Journal of Financial Economics 2010 98(2), 195-213
We re-examine the claim that many corporations are underleveraged in that they fail to take full advantage of debt tax shields. We show prior results suggesting underleverage stems from biased estimates of tax benefits from interest deductions. We develop improved estimates of marginal tax rates using a non-parametric procedure that produces more accurate estimates of the distribution of future taxable income. We show that additional debt would provide firms with much smaller tax benefits than previously thought, and when expected distress costs and difficult-to-measure non-debt tax shields are also considered, it appears plausible that most firms have tax-efficient capital structures.

The role of information and financial reporting in corporate governance and debt contracting

Journal of Accounting and Economics 2010 50(2-3), 179-234
We review recent literature on the role of financial reporting transparency in reducing governance-related agency conflicts among managers, directors, and shareholders, as well as in reducing agency conflicts between shareholders and creditors, and offer researchers some suggested avenues for future research. Key themes include the endogenous nature of debt contracts and governance mechanisms with respect to information asymmetry between contracting parties, the heterogeneous nature of the informational demands of contracting parties, and the heterogeneous nature of the resulting governance and debt contracts. We also emphasize the role of a commitment to financial reporting transparency in facilitating informal multiperiod contracts among managers, directors, shareholders, and creditors.

Market valuations in the New Economy: an investigation of what has changed

Journal of Accounting and Economics 2003 34(1-3), 43-67
We find mixed support for the hypothesis that a “New Economy” subperiod occurred in the late 1990s in which the relation between equity value and traditional financial variables differs from previous periods. We examine a regression model of equity value on financial variables over 25 years for a broad firm sample and for firm subsamples thought to be emblematic of the New Economy. We find the regression model's explanatory power declined in the New Economy subperiod for all firm subsamples. However, for all subsamples, the regression model's structure during the New Economy subperiod is not unusual compared to other subperiods.

Guiding through the Fog: Financial statement complexity and voluntary disclosure

Journal of Accounting and Economics 2016 62(2-3), 234-269
A growing literature documents that complex financial statements negatively affect the information environment.

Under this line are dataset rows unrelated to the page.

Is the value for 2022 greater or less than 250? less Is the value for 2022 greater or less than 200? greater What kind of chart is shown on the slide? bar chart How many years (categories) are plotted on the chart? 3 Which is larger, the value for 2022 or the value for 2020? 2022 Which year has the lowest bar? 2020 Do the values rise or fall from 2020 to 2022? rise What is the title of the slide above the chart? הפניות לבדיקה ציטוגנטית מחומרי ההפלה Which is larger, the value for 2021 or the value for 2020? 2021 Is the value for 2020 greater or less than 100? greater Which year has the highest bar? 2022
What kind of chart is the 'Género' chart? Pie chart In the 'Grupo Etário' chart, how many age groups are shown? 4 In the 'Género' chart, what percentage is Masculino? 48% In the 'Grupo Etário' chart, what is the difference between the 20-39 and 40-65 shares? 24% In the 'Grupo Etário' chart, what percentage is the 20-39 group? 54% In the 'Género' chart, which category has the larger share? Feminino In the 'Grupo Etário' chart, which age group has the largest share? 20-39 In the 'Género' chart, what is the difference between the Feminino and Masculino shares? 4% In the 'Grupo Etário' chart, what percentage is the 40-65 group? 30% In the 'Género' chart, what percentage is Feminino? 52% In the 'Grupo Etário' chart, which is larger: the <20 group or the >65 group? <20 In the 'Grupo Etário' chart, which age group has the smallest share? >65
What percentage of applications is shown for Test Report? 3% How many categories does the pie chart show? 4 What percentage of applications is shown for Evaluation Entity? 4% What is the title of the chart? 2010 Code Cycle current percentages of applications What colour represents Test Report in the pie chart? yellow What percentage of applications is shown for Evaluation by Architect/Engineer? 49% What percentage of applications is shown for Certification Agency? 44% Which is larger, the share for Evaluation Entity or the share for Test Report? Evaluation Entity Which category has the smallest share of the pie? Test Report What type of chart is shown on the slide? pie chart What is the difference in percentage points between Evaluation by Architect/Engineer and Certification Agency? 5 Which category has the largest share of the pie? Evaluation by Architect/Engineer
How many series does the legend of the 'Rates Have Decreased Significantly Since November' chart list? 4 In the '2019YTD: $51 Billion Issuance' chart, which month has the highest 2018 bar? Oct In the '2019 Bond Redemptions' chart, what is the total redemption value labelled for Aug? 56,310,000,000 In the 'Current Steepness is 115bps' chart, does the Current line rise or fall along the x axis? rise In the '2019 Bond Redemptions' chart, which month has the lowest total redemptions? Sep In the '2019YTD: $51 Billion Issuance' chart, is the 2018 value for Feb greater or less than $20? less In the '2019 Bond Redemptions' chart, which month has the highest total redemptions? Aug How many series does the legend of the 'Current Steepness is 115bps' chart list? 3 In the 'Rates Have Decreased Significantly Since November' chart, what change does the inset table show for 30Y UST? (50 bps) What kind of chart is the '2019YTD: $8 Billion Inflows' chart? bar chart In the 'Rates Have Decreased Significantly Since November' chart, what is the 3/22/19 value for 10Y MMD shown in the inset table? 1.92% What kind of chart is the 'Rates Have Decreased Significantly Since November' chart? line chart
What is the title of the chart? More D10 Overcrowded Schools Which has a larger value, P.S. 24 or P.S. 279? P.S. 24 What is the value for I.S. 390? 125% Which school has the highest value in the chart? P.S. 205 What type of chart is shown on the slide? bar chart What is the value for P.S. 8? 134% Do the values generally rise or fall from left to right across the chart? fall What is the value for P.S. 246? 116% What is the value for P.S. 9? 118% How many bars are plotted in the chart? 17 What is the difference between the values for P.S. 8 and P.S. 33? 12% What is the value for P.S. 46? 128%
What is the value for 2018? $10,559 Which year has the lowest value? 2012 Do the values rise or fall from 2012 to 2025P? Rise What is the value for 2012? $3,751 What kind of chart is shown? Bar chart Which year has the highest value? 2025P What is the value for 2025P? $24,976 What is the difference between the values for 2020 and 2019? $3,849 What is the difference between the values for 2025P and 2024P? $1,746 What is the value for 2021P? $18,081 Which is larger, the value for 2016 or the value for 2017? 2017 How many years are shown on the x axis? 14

In this paper, we examine whether managers use voluntary disclosure to mitigate these negative effects. Employing cross-sectional and within-firm designs, we find a robust positive relation between financial statement complexity and voluntary disclosure. This relation is stronger when liquidity decreases around the filing of the financial statements, is stronger when firms have more outside monitors, and is weaker when firms have poor performance and greater earnings management. We also examine the relation between financial statement complexity and voluntary disclosure using two quasi-natural experiments. Employing a generalized difference-in-differences design, we find firms affected by the adoption of complex accounting standards (e.g., SFAS 133 and SFAS 157) increase their voluntary disclosure to a greater extent than unaffected firms. Collectively, these findings suggest managers use voluntary disclosure to mitigate the negative effects of complex financial statements on the information environment.

The power of the pen and executive compensation

Journal of Financial Economics 2008 88(1), 1-25
We examine the press’ role in monitoring and influencing executive compensation practice using more than 11,000 press articles about CEO compensation from 1994 to 2002. Negative press coverage is more strongly related to excess annual pay than to raw annual pay, suggesting a sophisticated approach by the media in selecting CEOs to cover. However, negative coverage is also greater for CEOs with more option exercises, suggesting the press engages in some degree of “sensationalism.” We find little evidence that firms respond to negative press coverage by decreasing excess CEO compensation or increasing CEO turnover.